For what reasons do SME and mid-market tech companies repurchase shares?

It could be that you have a co-founder retiring, moving on to another venture, or even in the event of a disagreement. Buying out a co-founder allows that shareholder to cash out and exit the business.

What do I need to think about when planning a share buyback?

First off, assess the value of the departing shareholder’s equity. To do this, evaluate your business and apply a value to the equity stake associated with the person leaving.


Then, when you’ve decided upon a value to which everyone agrees, choose the most appropriate funding for the buyback.

There can be differences between the valuation and the amount of funding available.

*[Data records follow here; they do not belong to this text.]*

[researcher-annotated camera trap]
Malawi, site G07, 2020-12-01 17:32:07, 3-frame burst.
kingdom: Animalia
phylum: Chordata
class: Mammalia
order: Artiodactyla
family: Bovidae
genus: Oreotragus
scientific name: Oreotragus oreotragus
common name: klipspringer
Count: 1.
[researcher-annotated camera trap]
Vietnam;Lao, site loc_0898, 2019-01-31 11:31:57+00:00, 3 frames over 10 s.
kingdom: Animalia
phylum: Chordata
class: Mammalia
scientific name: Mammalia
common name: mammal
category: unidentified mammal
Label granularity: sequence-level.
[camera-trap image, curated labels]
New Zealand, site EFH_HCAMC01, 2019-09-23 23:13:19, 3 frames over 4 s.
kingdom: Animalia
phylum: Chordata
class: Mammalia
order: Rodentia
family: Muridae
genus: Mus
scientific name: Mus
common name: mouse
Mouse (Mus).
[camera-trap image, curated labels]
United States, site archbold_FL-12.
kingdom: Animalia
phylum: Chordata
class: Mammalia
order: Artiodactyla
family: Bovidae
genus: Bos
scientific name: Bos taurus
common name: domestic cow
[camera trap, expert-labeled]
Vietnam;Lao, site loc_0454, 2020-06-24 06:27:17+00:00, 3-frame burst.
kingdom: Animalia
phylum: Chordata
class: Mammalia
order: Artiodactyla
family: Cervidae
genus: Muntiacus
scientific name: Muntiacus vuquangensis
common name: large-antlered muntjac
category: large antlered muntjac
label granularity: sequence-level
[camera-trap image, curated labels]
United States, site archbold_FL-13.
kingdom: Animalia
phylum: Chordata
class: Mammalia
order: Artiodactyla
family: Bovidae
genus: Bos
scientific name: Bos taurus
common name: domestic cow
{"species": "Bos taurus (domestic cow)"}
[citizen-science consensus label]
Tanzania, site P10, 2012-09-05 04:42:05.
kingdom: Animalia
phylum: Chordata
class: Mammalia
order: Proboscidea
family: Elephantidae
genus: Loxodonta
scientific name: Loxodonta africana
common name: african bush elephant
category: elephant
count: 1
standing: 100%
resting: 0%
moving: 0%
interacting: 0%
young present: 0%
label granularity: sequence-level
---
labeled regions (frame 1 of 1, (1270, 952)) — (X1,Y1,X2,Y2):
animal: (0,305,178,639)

What type of finance is available to fund a share buyback?

Private Debt Term Loan

A Private debt term loan is no different to any other loan. Your business borrows money and then your business repays it. Private Debt has come to prominence since the Global Financial Crisis as banks have withdrawn from SME lending.


Private Debt lenders are simply playing the role which banks played many years ago.


Private Debt Mezzanine Finance

Often used by companies with a clear use of funds, mezzanine finance is a creative route to capital.

Cleverly combining parts of both equity and senior lending, mezzanine debt is often overlooked as many believe it to be expensive and complex.

But for the ambitious business owner, this alternative finance can mean the difference between achieving your goals or not.

Mezzanine finance allows you to borrow the amount you need without the burden of immediate full repayments.


Private Debt Royalty Finance

Royalty finance is a minimally dilutive solution that enables management teams to retain control and focus on growing their business without re-financing risk.


Royalty finance provides capital in exchange for interest distributions that fluctuate with future revenues. The distribution payable is reset annually, subject to a ceiling and a floor, according to your revenue performance.

Private Equity MBO

In a private equity-backed management buyout (MBO), the private equity firm will bring both equity and debt to the table. Management will normally be offered the chance to invest but they can also be incentivised via an ESOP.


When a private company first sells shares of stock to the public, this process is known as an initial public offering (IPO). In essence, an IPO means that a company's ownership is transitioning from private ownership to public ownership.


For that reason, the IPO process is sometimes referred to as "going public." In this scenario, at some point, the shareholders will be able to sell all or part of their shares.